Your numbers look a lot like what I got--but my DHW and oils standby are both higher.  As for shutting down for the summer, it might be a problem, but I think a lot of folks do it.  IN my case, I will get my boiler torn out as soon as I have a DHW solution....

On a BTU basis, 15 cent/kWh is the same as ~$4.60/gal oil (assuming 100% for the elec, 80% for the oil).  So, with a COP of 3, a BTU on the HP is less than half as expensive as $3/gal oil.  BUt the big savings are in reduced standby.


----------



## DBoon (Nov 9, 2011)

I agree with the previous calculation - I calc'd it a while ago with a night rate of 0.10/kWh and my oil break even rate was $2.75/gal or so.  If you don't use a lot of hot water, the HPWH will be more efficient since you won't have the low efficiency cycling of the oil burner.


----------



## Jaugust124 (Nov 16, 2011)

Thanks for the replies.  I am also looking into the whole solar thing. From what I understand, the solar hot water can also be used in baseboards or as radiant heat in flooring.  Hmmm.  Seems a bit more interesting and may make the payback period a bit shorter.  Probably just all really a dream at this point, but might consider something in the not too distant future.  More research needs to be done on my part.


----------



## jebatty (Nov 16, 2011)

A piece that usually is little discussed when energy efficiency is the topic is the value of low-tech conservation and high payback, from things as simple as low-flow faucets and showers, to additional insulation, to heat traps, to plain reduced usage. I love high tech, especially when it is economical. The best solution for our DHW situation, all electric, was no more than: 1) raising the hot water heater off the floor on a 2 x 4 frame; 2) insulating under the hot water heater and adding 6" of fiberglass insulation around the sides and top; 3) adding effective heat traps on the hot and cold water lines to prevent thermal siphoning; and 4) insulating all the hot water pipes that we could get to. Total cost of all of this was about $50-75, and the reduction in electric usage was 50%. Of course, we also have all the low-flow devices as well, we don't stand in the shower for lengthy periods, and we are moderate in our use of bath water and other uses of hot water.
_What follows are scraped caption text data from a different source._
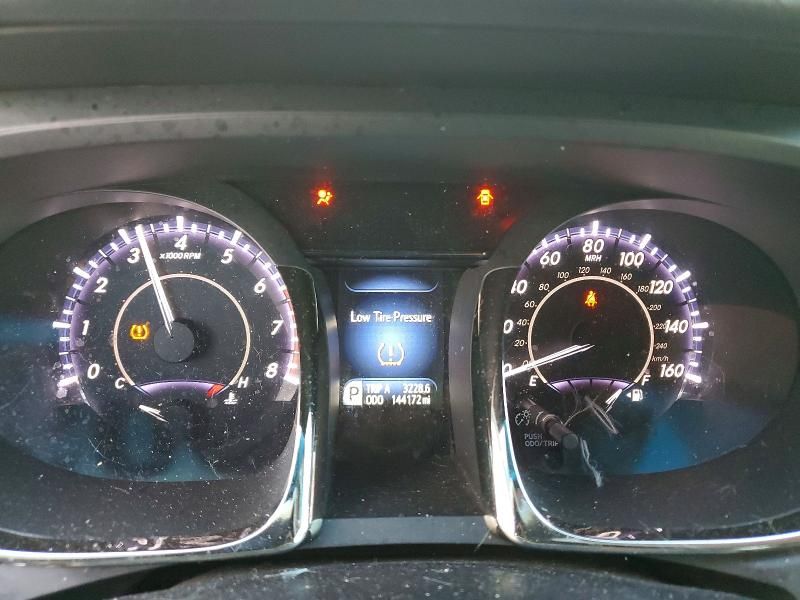 2013 Toyota Avalon Base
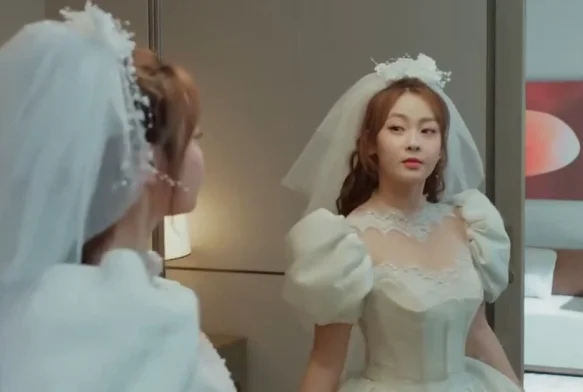 Кадр к 23 серии «Её траектория»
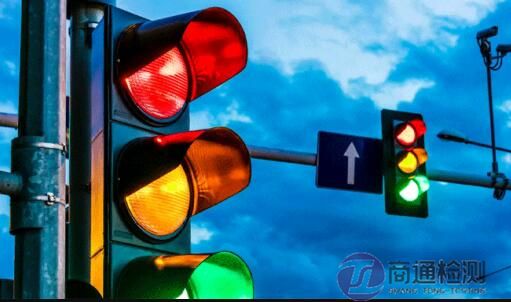 黃色和/或綠色信號燈 黃色和/或綠色信號燈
Purchasing a HP, hybrid, or any new hot water heater for energy savings just doesn't add up when nearly the same savings can be had for $50. But, if a new hot water heater is in the picture anyway, then purchasing one without also implementing other conservation is akin to throwing the baby out with the bathwater. 

I definitely will consider a heat pump hot water heater when it is time to replace our electric resistance hot water heater. Since we already have implemented conservation measures, the significant area of savings with the hp hot water heater may be summer-time dehumidification in our basement, a big expense which I do not otherwise know how to reduce, if sufficient dehumidification can be provided. Right now the energy star rated dehumifier runs nearly constantly most of the summer and it is on the "less dry" setting, and at this time I doubt a hp hot water heater can do the job.


----------



## woodgeek (Nov 16, 2011)

Jaugust124 said:
			
		

> Thanks for the replies.  I am also looking into the whole solar thing. From what I understand, the solar hot water can also be used in baseboards or as radiant heat in flooring.  Hmmm.  Seems a bit more interesting and may make the payback period a bit shorter.  Probably just all really a dream at this point, but might consider something in the not too distant future.  More research needs to be done on my part.
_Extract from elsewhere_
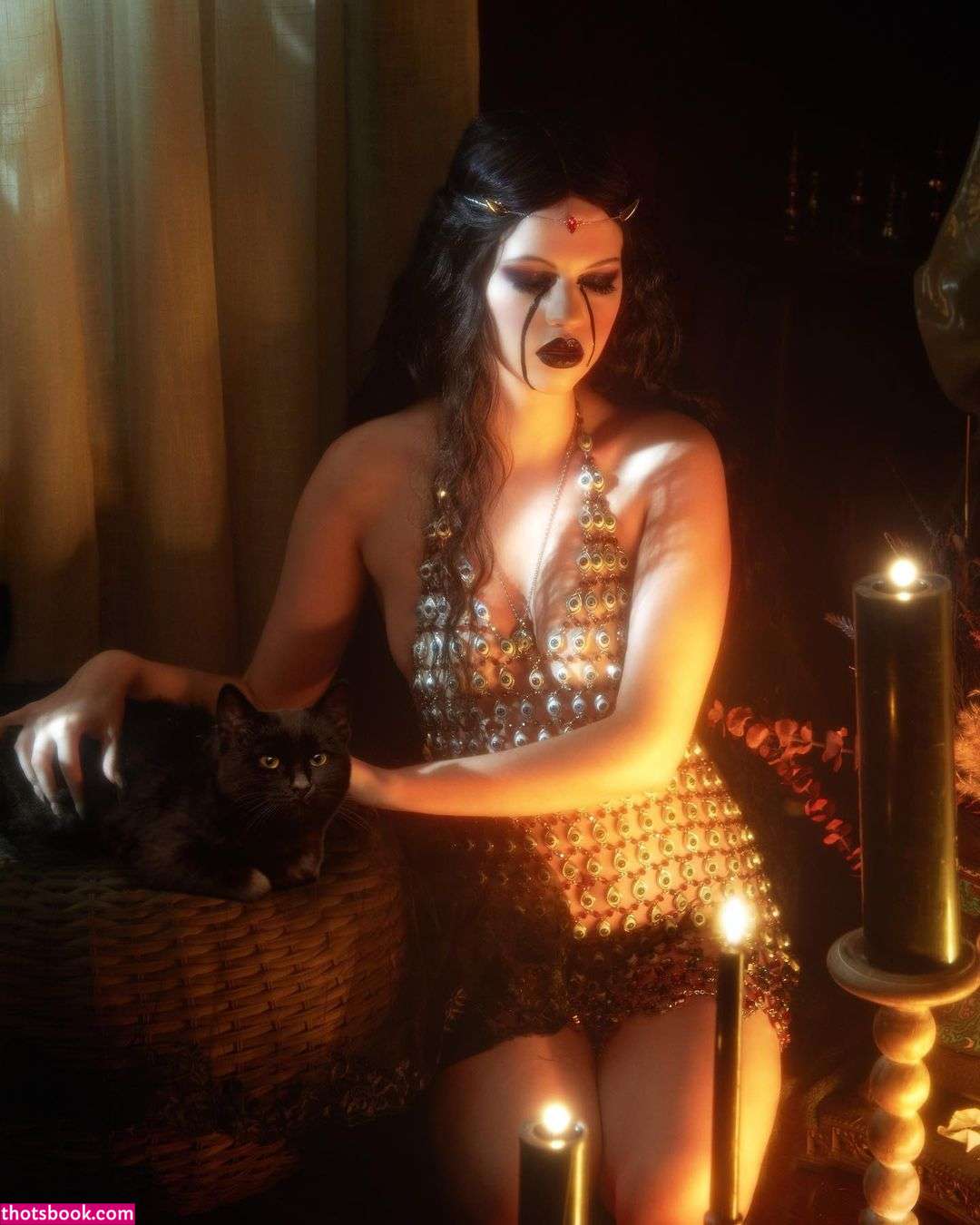 Karla Cuencas Photo #69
Research (and quotes) are always good.  Be aware that the solar output will be highly seasonal--typically there is will be excess during the summer months (that many systems have ways of automatically dispersing to avoid damage), and during the winter it may run short requiring a good amount of backup heat. In the northeast, this is more a function of lots of winter clouds and clear summer days, rather than any engineering of the system.  If we were out west, it would be another story.

My point is that in your climate its unlikely that a Solar DHW system will have excess heat in the winter to provide for radiant heating.  It will likely have excess in the summer that could be used to heat a jacuzzi.


----------



## DBoon (Nov 17, 2011)

jebatty has very good advice on conservation - that is always the cheapest way to go.   First, cut hot water usage and insulate your tank really well.  Then make another investment.  You may find that conservation and insulation does all that you need. 

My hpwh add-on mostly kept my basement dehumidified, but I don't have a wet basement.  I used to run a dehumidifier about 7 hours a day in the summer, and the hpwh runs a little less than that now per day.  If you had a wet basement, you would probably still need a dehumidifier, but it would run less.


----------